Yeah. It’s actually funny in talking with the founders of Turbonomic, we literally started as a startup in Yuri’s garage. They said there was a rack of servers and the neighbors were like, “What’s that noise, Yuri?” “Oh, I’ve got a startup in my garage.” You literally just need a broadband connection, that’s the only infrastructure you need, everything else is available as a service. You’ve kind of … You hit the whole stack there, Randy. I guess the other thing is, if you think about any single one of these things they’re almost all available for free to get started, too. You can really kick the tires on something, you’re not even getting into like multi-year, multi-month commitments. You can pretty much most of these have a developer offering, which is up to a certain number of nodes for free. That’s crazy.

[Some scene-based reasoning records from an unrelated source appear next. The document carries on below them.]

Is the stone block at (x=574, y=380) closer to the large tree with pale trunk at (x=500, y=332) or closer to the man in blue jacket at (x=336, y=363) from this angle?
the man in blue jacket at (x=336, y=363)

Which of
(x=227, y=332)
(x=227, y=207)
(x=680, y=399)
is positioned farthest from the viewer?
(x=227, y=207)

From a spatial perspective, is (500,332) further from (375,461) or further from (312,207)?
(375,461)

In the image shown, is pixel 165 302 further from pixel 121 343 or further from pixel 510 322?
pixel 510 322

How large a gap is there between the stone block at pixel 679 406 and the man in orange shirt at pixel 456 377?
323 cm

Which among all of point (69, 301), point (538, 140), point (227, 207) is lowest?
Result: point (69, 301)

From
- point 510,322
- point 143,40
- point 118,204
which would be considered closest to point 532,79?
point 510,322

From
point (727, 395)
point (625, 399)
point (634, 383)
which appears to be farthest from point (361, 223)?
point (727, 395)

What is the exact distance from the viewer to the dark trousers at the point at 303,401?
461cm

How does that feel to you to, like you said, when you started in the industry, if you’re coming out of school now, you could run a startup without even spending a single dollar, really, before you know that you’ve got to spend a little more time and get a couple more people on board. It’s a pretty cool time, right?

It’s a wonderful time. Yeah. Every year for the last five has been the best time to start a startup ever, you know what I mean? Exactly for that reason. Right, yeah you can start for free or as close to free as you can imagine. You could start a startup with a bill of zero or a hundred dollars or something like that. If, and only if, you hit it big, then is when you start paying and frankly that’s when you should start paying, right? Once you’ve kind of sorted out, I’ve got a business model, I’ve got product-market fit, now I’m ready to go and that’s when the bills really come. Yeah, it’s wonderfully empowering.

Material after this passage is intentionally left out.